Seqanswers Leaderboard Ad

**natstreet** · 12-30-2011, 12:23 AM

I have understood the cuffdiff documentation the same way - each comma separated list of files represent replicates (not necessarily technical) of a sample group.

To me, cummerbund is giving you what I would expect it to - a box plot per condition that you input to cuffdiff and an indication of the variation within each of those groups. If you want to see the variation between the individual replicates I think you will need to run cuffdiff again treating each replicate as a separate sample. This meakes sense when you look at the output files produced by cuffdiff as these are what cummerbund is reading in.

**turnersd** · 12-30-2011, 03:51 AM

@natstreet: Thanks. I believe I can get what I want by doing as you say - cuffdiff with each bam file separate. I had in mind something that I would get from arrayQualityMetrics for array data - distribution info for each sample.

**lgoff** · 12-30-2011, 12:13 PM

You are correct about the output of cuffdiff and cummeRbund. cuffdiff takes the replicate information and uses this in it's modeling of the sequencing data to more accurately represent the FPKM and confidence intervals for an entire condition (not sample). In the case of biological replicates (which I might add, you are adding correctly in the cuffdiff arguments) the resulting conf_hi and conf_lo intervals represent biological variability for FPKM values from a given condition. In the absense of biological replicates (in which case the boxplot and heatmap would show you individual samples) the conf_hi and conf_lo values would represent estimate of the variability of the given gene/feature based on the fitting of the model, but would not have any measure of biological variability. Hope this helps...

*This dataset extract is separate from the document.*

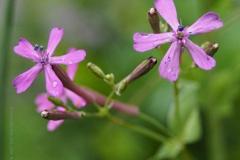 pekbloem#(20210829) flora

FYI, I am interested in generating/aggregating sample-specific statistics to present to the user in future versions of cummeRbund to try and include more QC-type information.

Cheers,
Loyal

**Carlos Borroto** · 01-03-2012, 01:23 PM

Originally posted by lgoff View Post

FYI, I am interested in generating/aggregating sample-specific statistics to present to the user in future versions of cummeRbund to try and include more QC-type information.

This would be great, at the moment I'm running cufflinks twice, once with biological replicates as a group, what I really want, and then with each sample as a group to be able to do QC.

Thanks,
Carlos

**turnersd** · 01-03-2012, 01:37 PM

Originally posted by Carlos Borroto View Post

This would be great, at the moment I'm running cufflinks twice, once with biological replicates as a group, what I really want, and then with each sample as a group to be able to do QC.

Thanks,
Carlos

Yes, I'll second that. I'm doing the same thing now.

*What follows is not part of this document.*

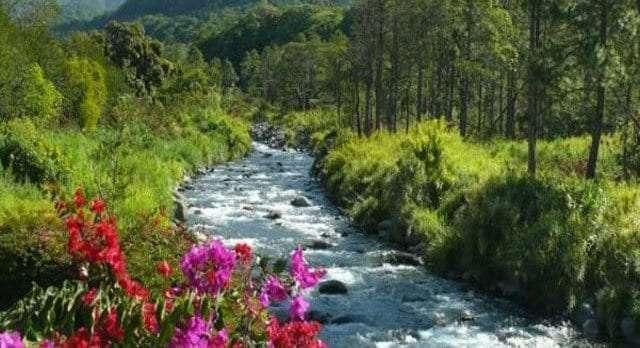 Top Reasons to Retire In Boquete Panama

**vyellapa** · 03-05-2012, 10:56 AM

Cuff-diff with different samples as replicates

Code:

cuffdiff ref.gtf \
c1.bam,c2.bam,c3.bam,c4.bam \
m1.bam,m2.bam,m3.bam,m4.bam

Some of the groups working with cuff-diff are using using samples in sub-phenotype as biological replicates. Is this acceptable?
For example, if AMD wet and dry are two sub-phenotypes of AMD, and there are 4 aligned bams from different individuals available for each sub-phenotype, would the above code work. In other words, will the above code produce differential expression values between the two sub-phenotypes?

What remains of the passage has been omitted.